Gaul, a violinist and trustee of the National Music Museum in South Dakota, explores the provenance of two 18th-century Cremonese instruments: the “Messiah” Stradivarius, owned by Oxford’s Ashmolean Museum; and a violin made by luthier Giuseppi Guarneri, now displayed in Genoa’s town hall. The latter was once owned by legendary virtuoso Niccoló Paganini, who dubbed it Il Cannone for its powerful sound. Both violins are of questionable authenticity because of their passage through the workshop of Parisian luthier and violin dealer Jean-Baptiste Vuillaume, who was known for making near-perfect copies of Cremonese originals. Vuillaume did repairs on Il Cannone for Paganini in 1833, bought the Messiah himself in 1855, and copied both. Gaul investigates the possibility that a copy was passed off as the original and even exceeded it in quality. The author also dives deeply into old-school violin-making details, from the design of bows to specific techniques to make brand-new violins look very old.
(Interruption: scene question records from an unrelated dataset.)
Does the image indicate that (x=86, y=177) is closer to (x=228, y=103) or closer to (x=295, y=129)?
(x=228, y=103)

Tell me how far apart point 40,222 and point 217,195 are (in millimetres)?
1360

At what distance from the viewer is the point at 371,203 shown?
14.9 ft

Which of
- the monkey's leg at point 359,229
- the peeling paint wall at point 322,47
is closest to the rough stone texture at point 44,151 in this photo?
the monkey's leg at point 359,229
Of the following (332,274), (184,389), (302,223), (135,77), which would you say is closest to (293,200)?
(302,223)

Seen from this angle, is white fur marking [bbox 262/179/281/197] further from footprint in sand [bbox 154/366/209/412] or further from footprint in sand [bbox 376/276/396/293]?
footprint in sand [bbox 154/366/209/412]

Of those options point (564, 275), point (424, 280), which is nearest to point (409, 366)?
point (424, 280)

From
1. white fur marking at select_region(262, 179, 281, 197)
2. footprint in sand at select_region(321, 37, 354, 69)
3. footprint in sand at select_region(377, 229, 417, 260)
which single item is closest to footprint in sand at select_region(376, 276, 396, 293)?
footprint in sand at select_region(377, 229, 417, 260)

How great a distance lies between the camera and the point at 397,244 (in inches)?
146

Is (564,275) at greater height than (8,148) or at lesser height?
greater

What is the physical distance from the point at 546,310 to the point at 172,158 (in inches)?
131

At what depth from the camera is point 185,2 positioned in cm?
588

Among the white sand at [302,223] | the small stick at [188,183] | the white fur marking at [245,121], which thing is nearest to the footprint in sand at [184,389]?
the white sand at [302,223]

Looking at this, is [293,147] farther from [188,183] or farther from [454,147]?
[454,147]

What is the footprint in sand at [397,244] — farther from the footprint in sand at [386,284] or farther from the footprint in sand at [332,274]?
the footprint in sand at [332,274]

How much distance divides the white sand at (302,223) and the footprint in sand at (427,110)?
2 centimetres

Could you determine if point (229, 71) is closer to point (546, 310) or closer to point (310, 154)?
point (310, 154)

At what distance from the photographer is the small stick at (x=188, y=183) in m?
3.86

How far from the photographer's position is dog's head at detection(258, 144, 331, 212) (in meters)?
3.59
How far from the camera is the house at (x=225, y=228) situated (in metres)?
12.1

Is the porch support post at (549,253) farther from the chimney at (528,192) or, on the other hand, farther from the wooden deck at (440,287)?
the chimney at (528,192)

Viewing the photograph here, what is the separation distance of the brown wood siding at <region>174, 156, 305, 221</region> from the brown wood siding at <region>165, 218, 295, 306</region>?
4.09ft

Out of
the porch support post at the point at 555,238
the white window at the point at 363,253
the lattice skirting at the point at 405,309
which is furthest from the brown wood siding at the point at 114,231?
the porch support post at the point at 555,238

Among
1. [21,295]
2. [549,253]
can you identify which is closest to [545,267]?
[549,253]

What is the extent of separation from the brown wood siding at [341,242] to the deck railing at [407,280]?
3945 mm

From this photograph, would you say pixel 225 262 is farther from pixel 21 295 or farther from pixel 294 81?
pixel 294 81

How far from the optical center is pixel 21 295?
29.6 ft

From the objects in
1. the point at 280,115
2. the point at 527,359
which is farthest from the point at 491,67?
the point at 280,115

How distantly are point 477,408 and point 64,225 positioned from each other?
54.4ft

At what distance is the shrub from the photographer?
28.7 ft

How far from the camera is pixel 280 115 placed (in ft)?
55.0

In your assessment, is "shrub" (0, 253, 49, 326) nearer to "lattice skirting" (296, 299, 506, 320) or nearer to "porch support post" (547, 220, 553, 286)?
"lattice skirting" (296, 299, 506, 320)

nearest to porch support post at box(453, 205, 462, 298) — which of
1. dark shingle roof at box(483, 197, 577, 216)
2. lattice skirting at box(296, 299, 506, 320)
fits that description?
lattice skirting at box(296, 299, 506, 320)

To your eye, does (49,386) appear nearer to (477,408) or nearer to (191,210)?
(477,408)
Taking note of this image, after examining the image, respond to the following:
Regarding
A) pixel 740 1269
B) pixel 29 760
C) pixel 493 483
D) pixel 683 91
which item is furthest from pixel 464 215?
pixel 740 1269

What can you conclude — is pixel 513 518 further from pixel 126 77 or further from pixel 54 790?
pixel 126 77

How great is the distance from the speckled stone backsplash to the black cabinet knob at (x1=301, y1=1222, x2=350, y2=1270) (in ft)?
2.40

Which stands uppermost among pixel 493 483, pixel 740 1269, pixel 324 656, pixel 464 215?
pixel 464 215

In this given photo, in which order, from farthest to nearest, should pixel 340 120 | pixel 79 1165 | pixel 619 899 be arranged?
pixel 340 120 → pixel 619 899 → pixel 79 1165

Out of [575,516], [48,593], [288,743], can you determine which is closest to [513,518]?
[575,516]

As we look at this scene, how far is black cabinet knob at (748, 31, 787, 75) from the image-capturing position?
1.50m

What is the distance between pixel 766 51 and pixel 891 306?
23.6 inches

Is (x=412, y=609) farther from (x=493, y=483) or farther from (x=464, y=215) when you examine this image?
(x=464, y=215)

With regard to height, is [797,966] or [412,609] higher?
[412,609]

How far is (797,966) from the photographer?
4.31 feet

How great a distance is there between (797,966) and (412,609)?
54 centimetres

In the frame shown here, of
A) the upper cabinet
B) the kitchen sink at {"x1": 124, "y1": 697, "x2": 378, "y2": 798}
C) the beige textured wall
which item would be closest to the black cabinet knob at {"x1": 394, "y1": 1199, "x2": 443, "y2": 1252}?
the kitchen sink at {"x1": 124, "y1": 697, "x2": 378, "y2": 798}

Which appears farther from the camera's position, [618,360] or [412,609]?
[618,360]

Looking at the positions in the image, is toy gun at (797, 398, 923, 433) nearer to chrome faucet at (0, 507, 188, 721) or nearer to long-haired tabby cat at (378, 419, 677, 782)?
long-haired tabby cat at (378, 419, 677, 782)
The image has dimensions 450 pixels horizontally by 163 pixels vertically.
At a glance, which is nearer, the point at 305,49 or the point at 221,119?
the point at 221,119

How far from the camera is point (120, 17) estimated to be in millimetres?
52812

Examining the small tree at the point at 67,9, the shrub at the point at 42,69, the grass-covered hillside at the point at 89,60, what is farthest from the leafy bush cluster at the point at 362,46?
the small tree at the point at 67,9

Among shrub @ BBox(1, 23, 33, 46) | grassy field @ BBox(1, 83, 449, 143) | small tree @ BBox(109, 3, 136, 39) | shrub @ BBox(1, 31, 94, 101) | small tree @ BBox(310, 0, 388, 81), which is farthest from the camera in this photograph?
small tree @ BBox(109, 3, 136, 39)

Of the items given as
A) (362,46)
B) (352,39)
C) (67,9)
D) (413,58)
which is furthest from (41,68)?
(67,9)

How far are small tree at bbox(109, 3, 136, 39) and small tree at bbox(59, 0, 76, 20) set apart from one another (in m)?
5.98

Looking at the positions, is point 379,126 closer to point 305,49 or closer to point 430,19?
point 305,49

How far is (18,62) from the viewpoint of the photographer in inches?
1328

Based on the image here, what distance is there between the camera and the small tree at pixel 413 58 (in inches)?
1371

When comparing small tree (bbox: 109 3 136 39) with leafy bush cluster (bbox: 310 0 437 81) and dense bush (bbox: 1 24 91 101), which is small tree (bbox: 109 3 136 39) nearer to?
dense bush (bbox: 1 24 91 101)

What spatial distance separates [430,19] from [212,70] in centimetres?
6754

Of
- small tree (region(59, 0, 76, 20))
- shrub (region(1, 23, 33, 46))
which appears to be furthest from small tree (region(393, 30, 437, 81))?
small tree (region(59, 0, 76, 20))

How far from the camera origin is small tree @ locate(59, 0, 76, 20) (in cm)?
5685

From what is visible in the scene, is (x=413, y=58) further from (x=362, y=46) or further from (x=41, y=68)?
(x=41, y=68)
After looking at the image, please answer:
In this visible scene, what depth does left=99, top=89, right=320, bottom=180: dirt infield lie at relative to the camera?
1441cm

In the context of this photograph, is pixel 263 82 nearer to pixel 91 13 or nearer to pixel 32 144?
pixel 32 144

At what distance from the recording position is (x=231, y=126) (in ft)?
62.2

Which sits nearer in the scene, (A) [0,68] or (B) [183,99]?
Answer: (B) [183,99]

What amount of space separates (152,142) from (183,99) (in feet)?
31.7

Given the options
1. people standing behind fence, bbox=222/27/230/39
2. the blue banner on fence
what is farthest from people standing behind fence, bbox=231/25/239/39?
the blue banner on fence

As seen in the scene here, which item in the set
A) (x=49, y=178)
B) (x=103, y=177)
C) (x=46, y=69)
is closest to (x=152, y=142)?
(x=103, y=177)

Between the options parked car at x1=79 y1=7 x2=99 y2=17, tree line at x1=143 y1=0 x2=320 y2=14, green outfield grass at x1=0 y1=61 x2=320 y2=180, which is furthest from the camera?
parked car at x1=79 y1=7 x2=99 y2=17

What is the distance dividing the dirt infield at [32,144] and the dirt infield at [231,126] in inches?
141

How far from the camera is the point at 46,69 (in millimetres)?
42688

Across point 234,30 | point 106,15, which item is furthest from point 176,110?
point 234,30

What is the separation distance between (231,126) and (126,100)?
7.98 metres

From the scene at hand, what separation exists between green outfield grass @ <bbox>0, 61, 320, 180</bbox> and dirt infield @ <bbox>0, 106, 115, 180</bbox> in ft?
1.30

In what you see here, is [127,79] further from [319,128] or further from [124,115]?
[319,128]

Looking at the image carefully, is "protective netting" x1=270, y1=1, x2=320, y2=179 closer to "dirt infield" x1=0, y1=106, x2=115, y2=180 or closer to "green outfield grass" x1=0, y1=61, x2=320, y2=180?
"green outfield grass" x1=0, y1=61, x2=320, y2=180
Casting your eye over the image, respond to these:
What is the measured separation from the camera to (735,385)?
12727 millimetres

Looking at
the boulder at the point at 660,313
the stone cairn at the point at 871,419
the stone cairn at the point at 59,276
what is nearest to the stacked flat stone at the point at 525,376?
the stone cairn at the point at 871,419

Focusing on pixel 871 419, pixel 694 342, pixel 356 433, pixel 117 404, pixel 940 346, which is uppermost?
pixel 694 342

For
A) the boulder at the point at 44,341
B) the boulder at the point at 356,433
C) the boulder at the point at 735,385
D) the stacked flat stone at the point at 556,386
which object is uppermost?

Along the way, he steeps readers in the antics of superstar romantic violinists, especially the larger-than-life Paganini; he spotlights the maestro’s astonishing performances, his tempestuous love affairs, his disturbing syphilis symptoms, and his devilish reputation. The book is a meandering jaunt, full of far-flung digressions on such topics as Napoleon Bonaparte’s mistress and the era’s anxiety that female piano players attracted immoral men; these sometimes lose the thread of the overarching mystery but are wonderfully intriguing in their own rights. Gaul relates all of this in elegant, evocative prose: “When it is ill—when it is being pried open with a knife—it makes sickening cracking sounds as its bones are separated,” he writes of Vuillaume’s disassembly of Il Cannone. “Paganini was exquisitely sensitive to sound, and it was a torment to hear his own violin put under the knife.” Lovers of classical music and forensic detective stories will eat it up.

An entertaining ramble through a golden age of violin-playing and violin-faking.